DIRECTIONS FOR THIS TASK
Filter the entries below, copying every line that contains the string "foreground". Treat case as significant.

RECORDS PROVIDED
-- Start --

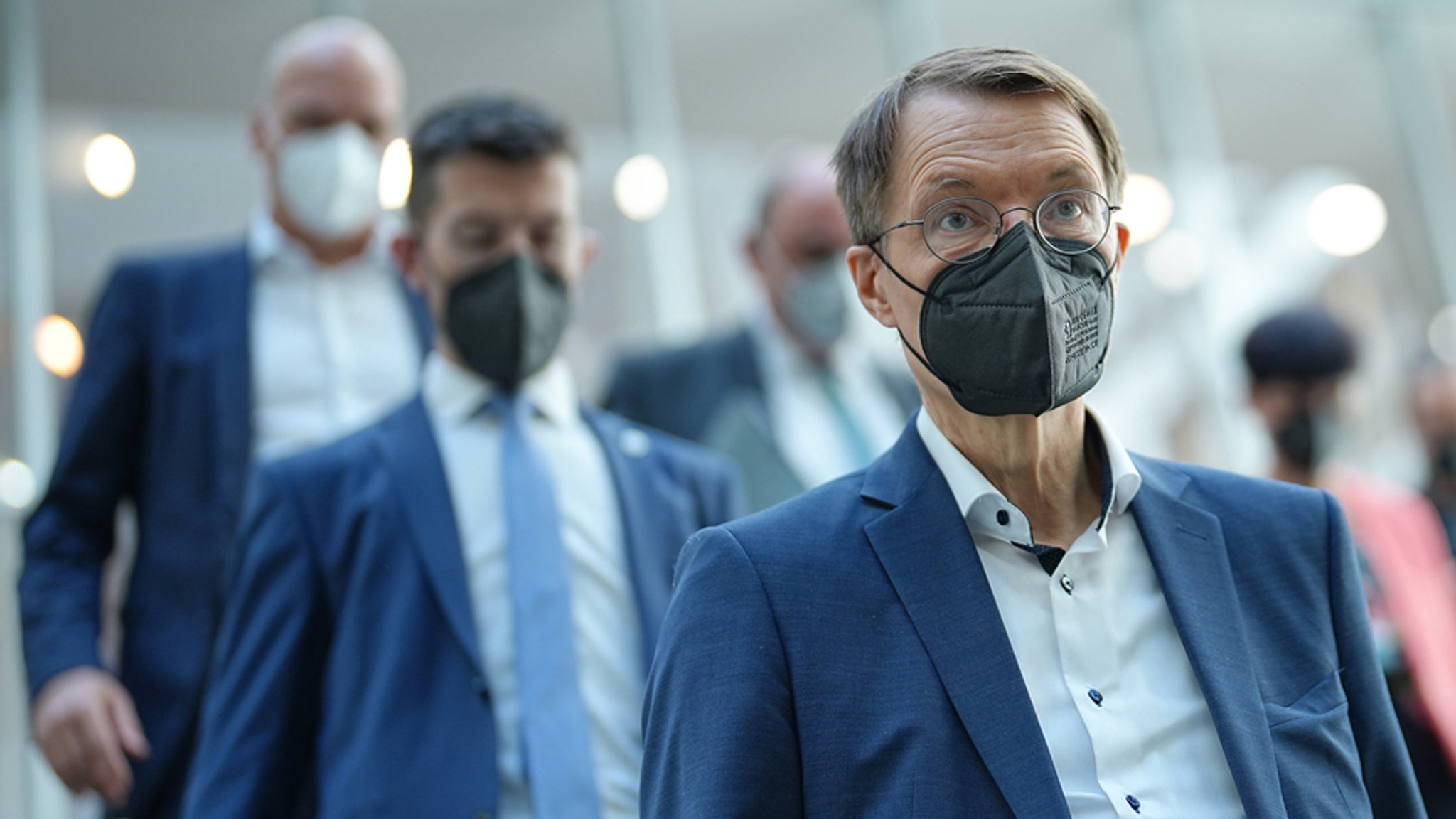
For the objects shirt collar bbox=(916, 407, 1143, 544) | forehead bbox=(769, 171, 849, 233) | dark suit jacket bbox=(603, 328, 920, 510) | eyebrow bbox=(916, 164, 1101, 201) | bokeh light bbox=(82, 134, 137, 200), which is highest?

-- End --
-- Start --

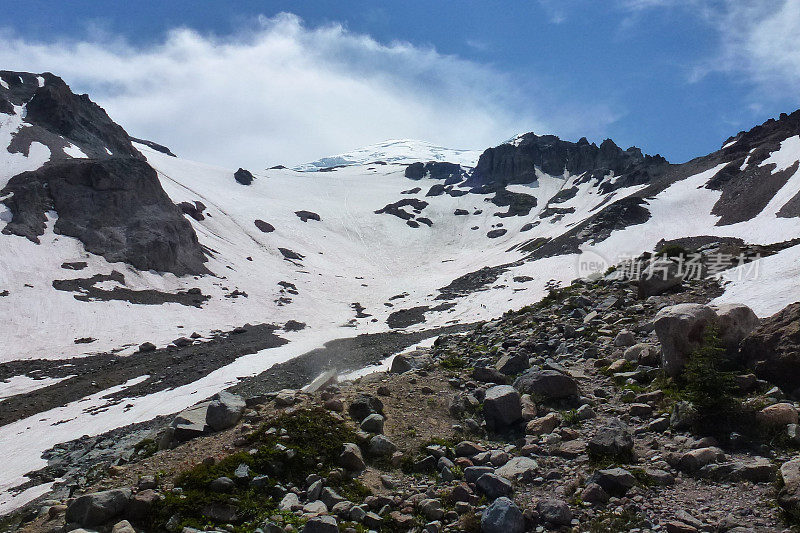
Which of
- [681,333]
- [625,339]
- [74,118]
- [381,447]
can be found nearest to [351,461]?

-- End --
-- Start --

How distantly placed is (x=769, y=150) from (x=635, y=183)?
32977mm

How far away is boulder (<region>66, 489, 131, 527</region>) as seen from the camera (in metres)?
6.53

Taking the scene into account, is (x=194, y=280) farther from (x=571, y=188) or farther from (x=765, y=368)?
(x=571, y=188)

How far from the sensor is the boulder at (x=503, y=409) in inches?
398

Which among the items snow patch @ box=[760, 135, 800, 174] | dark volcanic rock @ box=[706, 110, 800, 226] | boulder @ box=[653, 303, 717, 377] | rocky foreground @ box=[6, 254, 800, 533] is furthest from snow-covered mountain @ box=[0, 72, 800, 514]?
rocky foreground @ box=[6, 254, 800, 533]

-- End --

THE RESULT
Which among the items snow patch @ box=[760, 135, 800, 174] | dark volcanic rock @ box=[706, 110, 800, 226] | boulder @ box=[653, 303, 717, 377] | rocky foreground @ box=[6, 254, 800, 533] is furthest from snow-covered mountain @ box=[0, 72, 800, 514]?
rocky foreground @ box=[6, 254, 800, 533]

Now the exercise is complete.